News Flash! Union-Approved Merit Pay For Teachers!
The Denver school district and the local teachers union have negotiated a type of "performance-based" (some might say "merit pay") compensation plan. Now it's in the hands of Denver's voters:
On Tuesday, voters will decide whether to approve a $25 million annual property tax hike that would dramatically overhaul how city teachers are paid. Among other things, the plan would link teacher salaries to student achievement, rather than years of service and education level.I have mixed feelings on the subject of merit pay for public school teachers. To me, the problem with any merit-pay scheme has always been how to objectively measure a teacher's performance while taking into account student behaviors and other circumstances (such as ineffective, vindictive, or favorite-playing administrators) beyond the teacher's control.
Teachers' unions have generally balked at pay-for-performance plans instead of guaranteed raises and salary scales. The proposal here, however, was put together by the Denver teachers' union and school district administrators after a four-year pilot program -- and experts say educators and policy-makers around the nation are watching the vote with interest.
Tricia Coulter, director of the Teaching Quality and Leadership Institute at the Education Commission of the States, said more and more attention is being paid to how teachers are paid. She said the Denver plan offers examples in both developing and implementing a program.
"The timing is perfect. Everyone is looking at these," Coulter said. "It's definitely being watched very closely."
Supporters say the Professional Compensation System, or ProComp, would help attract and retain good teachers and improve student performance by rewarding educators for meeting achievement goals. Opponents say it would add nothing but bureaucracy and subjectivity to how teachers are paid and do little to actually help the district's 73,000 students.
Marsha Burger, who teaches English at Abraham Lincoln High School, worries ProComp will encourage teachers to think only of themselves and their paychecks. She also believes a clause linking evaluations to raises will lead to confrontations.
"Your evaluation is based on your principal, who may or may not like you," said Burger, who has taught in Denver public schools for almost three decades. "It's a violation of union ethics that we've all believed in, which is that workers all deserve to be treated equally and fairly."
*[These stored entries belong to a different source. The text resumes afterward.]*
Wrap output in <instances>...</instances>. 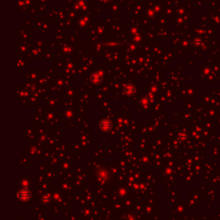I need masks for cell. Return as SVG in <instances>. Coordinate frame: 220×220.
I'll use <instances>...</instances> for the list:
<instances>
[{
    "mask_svg": "<svg viewBox=\"0 0 220 220\" xmlns=\"http://www.w3.org/2000/svg\"><path fill=\"white\" fill-rule=\"evenodd\" d=\"M29 198V192L28 190H22L20 192V199L26 201Z\"/></svg>",
    "mask_w": 220,
    "mask_h": 220,
    "instance_id": "6da1fadb",
    "label": "cell"
},
{
    "mask_svg": "<svg viewBox=\"0 0 220 220\" xmlns=\"http://www.w3.org/2000/svg\"><path fill=\"white\" fill-rule=\"evenodd\" d=\"M101 127L104 130L109 129L111 127V123H110L109 120H103L102 123H101Z\"/></svg>",
    "mask_w": 220,
    "mask_h": 220,
    "instance_id": "7a4b0ae2",
    "label": "cell"
},
{
    "mask_svg": "<svg viewBox=\"0 0 220 220\" xmlns=\"http://www.w3.org/2000/svg\"><path fill=\"white\" fill-rule=\"evenodd\" d=\"M92 81L95 83V84H99L101 82V77H99L98 75H94L92 77Z\"/></svg>",
    "mask_w": 220,
    "mask_h": 220,
    "instance_id": "3957f363",
    "label": "cell"
}]
</instances>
Denver's 4,000 public school teachers are currently eligible for 13 salary increases, based on years of service and professional development, such as additional degrees or certification.
Under ProComp, teachers who now earn a base beginning salary of $33,301 a year could double their salaries over a 25-year career. Raises would be built into four categories: knowledge and skills, the evaluation, market incentives and student growth. For example, additional money could be earned for meeting student achievement objectives or for exceeding expectations on statewide tests.
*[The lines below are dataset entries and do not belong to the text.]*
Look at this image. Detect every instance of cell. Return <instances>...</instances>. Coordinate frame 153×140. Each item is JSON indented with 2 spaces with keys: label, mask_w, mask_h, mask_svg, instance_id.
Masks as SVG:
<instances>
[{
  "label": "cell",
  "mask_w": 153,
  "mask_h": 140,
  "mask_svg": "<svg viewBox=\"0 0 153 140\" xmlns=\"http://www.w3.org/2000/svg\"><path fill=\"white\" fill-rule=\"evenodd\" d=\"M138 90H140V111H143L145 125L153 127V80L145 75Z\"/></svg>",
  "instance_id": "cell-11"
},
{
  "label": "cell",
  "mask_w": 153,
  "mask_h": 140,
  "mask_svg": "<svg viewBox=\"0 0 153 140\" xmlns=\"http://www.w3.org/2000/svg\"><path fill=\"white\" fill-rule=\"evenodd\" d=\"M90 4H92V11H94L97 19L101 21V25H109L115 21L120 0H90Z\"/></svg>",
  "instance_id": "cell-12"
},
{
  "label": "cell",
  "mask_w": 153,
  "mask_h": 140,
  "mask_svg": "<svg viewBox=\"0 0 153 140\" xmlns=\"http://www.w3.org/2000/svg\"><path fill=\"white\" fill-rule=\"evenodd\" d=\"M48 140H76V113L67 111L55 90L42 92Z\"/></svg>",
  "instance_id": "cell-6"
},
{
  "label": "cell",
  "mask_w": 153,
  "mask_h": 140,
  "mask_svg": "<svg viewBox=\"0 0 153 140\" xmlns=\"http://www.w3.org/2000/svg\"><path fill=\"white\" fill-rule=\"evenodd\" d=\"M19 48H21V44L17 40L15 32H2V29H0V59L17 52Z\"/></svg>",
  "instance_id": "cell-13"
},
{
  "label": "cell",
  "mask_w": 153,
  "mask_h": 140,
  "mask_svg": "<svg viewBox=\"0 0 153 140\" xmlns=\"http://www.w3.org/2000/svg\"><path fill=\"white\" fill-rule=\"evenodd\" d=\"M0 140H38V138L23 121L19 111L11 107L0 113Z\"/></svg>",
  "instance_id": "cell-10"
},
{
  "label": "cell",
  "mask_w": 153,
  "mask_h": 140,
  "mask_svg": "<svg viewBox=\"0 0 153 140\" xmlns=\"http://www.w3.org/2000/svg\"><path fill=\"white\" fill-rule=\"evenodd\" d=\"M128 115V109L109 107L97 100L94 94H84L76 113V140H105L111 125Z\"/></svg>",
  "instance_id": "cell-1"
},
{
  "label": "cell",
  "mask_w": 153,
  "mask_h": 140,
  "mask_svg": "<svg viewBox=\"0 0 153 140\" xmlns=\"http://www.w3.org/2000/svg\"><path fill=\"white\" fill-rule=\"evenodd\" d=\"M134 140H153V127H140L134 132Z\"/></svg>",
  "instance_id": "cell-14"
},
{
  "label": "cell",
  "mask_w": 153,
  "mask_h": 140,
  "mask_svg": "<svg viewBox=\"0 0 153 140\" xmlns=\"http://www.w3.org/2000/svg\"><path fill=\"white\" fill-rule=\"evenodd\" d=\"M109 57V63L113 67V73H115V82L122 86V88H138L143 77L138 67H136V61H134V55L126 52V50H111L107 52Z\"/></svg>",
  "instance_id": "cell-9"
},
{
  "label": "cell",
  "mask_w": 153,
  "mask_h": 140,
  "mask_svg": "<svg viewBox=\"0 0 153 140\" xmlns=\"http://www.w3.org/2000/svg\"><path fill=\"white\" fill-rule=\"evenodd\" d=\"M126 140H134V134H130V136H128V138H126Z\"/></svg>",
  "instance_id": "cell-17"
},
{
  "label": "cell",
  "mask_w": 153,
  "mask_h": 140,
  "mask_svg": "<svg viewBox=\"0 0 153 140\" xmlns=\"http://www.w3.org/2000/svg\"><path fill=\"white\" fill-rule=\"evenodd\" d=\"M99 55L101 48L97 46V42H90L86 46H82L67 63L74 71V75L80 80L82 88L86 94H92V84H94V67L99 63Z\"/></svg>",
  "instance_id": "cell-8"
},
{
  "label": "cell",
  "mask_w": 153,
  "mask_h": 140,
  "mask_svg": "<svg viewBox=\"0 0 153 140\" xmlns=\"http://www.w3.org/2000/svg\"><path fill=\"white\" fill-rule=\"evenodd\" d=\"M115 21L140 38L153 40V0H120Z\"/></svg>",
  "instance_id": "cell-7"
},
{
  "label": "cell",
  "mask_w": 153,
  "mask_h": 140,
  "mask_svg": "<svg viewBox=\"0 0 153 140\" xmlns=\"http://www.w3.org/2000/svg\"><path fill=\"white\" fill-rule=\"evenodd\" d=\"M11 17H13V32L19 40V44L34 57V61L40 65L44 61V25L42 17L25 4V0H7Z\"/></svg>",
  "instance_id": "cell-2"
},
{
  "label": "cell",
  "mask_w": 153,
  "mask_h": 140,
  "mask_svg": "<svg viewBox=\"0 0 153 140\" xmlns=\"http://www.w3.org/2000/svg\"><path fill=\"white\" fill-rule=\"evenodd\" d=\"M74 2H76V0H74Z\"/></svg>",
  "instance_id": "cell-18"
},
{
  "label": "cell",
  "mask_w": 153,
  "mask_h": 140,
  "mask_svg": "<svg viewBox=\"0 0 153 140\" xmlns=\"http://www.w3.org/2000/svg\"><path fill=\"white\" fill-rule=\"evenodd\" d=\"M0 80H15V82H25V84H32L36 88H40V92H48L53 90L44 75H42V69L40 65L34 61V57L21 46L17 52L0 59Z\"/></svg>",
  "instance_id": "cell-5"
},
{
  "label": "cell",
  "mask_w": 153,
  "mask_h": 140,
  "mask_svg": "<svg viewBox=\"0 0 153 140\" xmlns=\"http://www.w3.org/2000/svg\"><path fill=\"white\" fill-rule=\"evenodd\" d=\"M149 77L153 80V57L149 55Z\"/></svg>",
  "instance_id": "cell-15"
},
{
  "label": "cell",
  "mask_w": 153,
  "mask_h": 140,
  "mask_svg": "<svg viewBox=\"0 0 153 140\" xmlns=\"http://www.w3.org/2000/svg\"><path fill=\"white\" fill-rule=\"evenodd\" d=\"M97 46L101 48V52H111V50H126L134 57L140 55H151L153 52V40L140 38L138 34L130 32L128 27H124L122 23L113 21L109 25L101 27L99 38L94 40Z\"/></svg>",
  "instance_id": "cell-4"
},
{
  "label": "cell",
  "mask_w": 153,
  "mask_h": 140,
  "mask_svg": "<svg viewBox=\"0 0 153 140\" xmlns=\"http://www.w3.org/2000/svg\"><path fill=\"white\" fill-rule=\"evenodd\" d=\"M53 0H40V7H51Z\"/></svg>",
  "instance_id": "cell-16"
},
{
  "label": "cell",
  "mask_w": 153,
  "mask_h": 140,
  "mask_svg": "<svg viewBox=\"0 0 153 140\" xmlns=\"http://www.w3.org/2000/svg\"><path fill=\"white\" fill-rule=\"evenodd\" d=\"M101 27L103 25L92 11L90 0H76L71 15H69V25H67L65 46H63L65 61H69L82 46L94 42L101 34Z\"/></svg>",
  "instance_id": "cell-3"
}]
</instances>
"This is one of those things that really is in everyone's self-interest," DPS Superintendent Michael Bennet said. "It's in people's self-interest to raise student achievement. It's in people's self-interest to get great professional development. It's in everybody's interest to inspire teachers to work in places that are hard to staff, that have unique challenges."
If the property tax hike is approved, ProComp would begin in January. Current teachers do not have to participate, though new teachers must use the new scale.
The plan was backed by 59 percent of union teachers in March 2004 and some of the concepts are familiar to the rank-and-file: Every Denver public school teacher since the 2003-04 school year has been required to set achievement goals for students.
Valeri Kershaw, a seventh- and eighth-grade literacy teacher at Bruce Randolph Middle School, said the achievement goals have helped. Teachers can work together across subjects, principals have a better idea of what teachers need and students have a clearer idea of what is expected of them.
"Instead of experience being the motivator for more pay, it's nice to have a system where skill and expertise in a certain area allows for a pay increase," she said.
However, if the teachers (in a free and fair vote) and district administration have both agreed, I don't have any problem with this idea moving forward, at least on an experimental basis. I see this blueprint for teacher pay as a possible win-win situation for both educators and the community.
What remains to be seen is whether or not this new paradigm will be a "win" for the kids.
Related: Edwize, which is a blog that is sponsored by the New York City affiliate of the American Federation of Teachers, has some thoughts on the subject.
Update: (11/02) Denver's voters have approved the tax increase. They also raised the hotel bed-tax and called for the legalization of up to one ounce of marijuana for people over 21.